- _Source passage_:
Judge Again Allows Selenium Water Pollution Lawsuits

Charleston Gazette
20 December 2013
By Ken Ward Jr.

CHARLESTON, W.Va. -- A federal judge has again ruled that a bill backed by the coal industry and the Tomblin administration does not shield mine operators from citizen group lawsuits for violations of West Virginia's water quality standards.

U.S. District Judge Robert C. Chambers also said he was not going to second-guess whether a 30-year-old state rule -- requiring all water pollution permits to comply with all state water quality standards -- was properly promulgated.

Chambers ruled Thursday in a case brought by the Ohio Valley Environmental Coalition against Fola Coal Co. over selenium pollution from the company's strip-mining operations in Clay County.

The case is the latest legal skirmish in which environmental groups, represented by Appalachian Mountain Advocates lawyers, have been using Clean Water Act citizen suits to force companies to curb mining selenium discharges. In some parts of the state, such discharges have been linked to deformed fish and reduced fish populations downstream from mountaintop removal operations.

In a 51-page opinion, Chambers ruled that the citizens had submitted discharge reports from Fola that showed multiple violations of selenium water quality standards from July 2008 to March 2012 at a variety of operations, including at Cannel Coal Hollow, Leatherwood Creek, Right Fork, Cannel Coal Point Removal and Cannel Coal Surface Mine.

The judge noted that Fola "concedes that no treatment facilities have been put in place for the selenium discharges at issue in this case."

Chambers did not rule on how many violations had occurred and said that he would take up at a later time the issue of what Fola would be required to do to remedy the situation.

- _Data for analysis_:
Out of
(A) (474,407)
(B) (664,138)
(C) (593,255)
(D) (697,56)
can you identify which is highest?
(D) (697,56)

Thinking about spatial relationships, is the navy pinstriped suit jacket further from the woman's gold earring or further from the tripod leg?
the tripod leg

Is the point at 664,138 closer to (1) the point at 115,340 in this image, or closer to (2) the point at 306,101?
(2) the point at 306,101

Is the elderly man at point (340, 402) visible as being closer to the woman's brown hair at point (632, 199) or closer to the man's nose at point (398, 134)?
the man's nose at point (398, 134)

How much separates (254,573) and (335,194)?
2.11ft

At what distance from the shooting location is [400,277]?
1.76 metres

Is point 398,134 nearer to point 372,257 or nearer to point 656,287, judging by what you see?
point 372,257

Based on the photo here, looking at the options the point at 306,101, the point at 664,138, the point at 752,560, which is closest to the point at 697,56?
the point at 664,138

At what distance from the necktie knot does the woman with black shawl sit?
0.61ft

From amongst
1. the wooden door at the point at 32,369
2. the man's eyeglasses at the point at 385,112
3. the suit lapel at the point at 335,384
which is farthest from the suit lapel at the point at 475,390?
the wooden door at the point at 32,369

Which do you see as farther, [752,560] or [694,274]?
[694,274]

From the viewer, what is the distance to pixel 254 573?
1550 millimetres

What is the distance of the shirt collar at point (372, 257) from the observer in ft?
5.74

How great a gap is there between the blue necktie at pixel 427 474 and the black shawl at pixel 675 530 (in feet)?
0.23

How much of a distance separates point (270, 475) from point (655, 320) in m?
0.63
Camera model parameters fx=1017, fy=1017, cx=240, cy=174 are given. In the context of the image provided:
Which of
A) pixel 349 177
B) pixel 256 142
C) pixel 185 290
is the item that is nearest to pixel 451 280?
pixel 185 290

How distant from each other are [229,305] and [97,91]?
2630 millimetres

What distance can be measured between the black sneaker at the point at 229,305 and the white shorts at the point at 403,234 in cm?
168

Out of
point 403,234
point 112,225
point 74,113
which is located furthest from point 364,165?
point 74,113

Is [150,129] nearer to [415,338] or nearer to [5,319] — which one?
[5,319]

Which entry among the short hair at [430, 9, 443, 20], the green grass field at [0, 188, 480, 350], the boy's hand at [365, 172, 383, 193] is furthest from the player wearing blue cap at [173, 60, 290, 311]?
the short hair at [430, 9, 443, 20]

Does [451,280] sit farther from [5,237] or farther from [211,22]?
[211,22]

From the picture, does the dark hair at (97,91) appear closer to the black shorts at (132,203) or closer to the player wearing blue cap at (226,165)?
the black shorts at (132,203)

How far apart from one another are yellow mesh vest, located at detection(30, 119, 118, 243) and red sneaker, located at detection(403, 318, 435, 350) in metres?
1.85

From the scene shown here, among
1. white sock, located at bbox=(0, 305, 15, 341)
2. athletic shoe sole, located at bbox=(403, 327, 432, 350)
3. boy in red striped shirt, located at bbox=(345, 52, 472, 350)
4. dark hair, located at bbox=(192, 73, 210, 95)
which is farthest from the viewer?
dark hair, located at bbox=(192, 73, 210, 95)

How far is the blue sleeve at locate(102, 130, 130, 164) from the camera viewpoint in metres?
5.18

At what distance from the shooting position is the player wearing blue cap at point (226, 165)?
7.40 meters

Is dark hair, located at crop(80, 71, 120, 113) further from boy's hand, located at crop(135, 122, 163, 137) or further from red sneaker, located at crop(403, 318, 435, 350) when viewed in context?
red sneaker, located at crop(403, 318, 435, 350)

- _Tasks to complete_:
1 - In the selenium lawsuit article, which county are Fola Coal Co.'s strip-mining operations in?
2 - Reproduce the selenium lawsuit article from "Charleston Gazette" to "in Clay County.".

- _Written answers_:
1 - Clay County

2 -
Charleston Gazette
20 December 2013
By Ken Ward Jr.

CHARLESTON, W.Va. -- A federal judge has again ruled that a bill backed by the coal industry and the Tomblin administration does not shield mine operators from citizen group lawsuits for violations of West Virginia's water quality standards.

U.S. District Judge Robert C. Chambers also said he was not going to second-guess whether a 30-year-old state rule -- requiring all water pollution permits to comply with all state water quality standards -- was properly promulgated.

Chambers ruled Thursday in a case brought by the Ohio Valley Environmental Coalition against Fola Coal Co. over selenium pollution from the company's strip-mining operations in Clay County.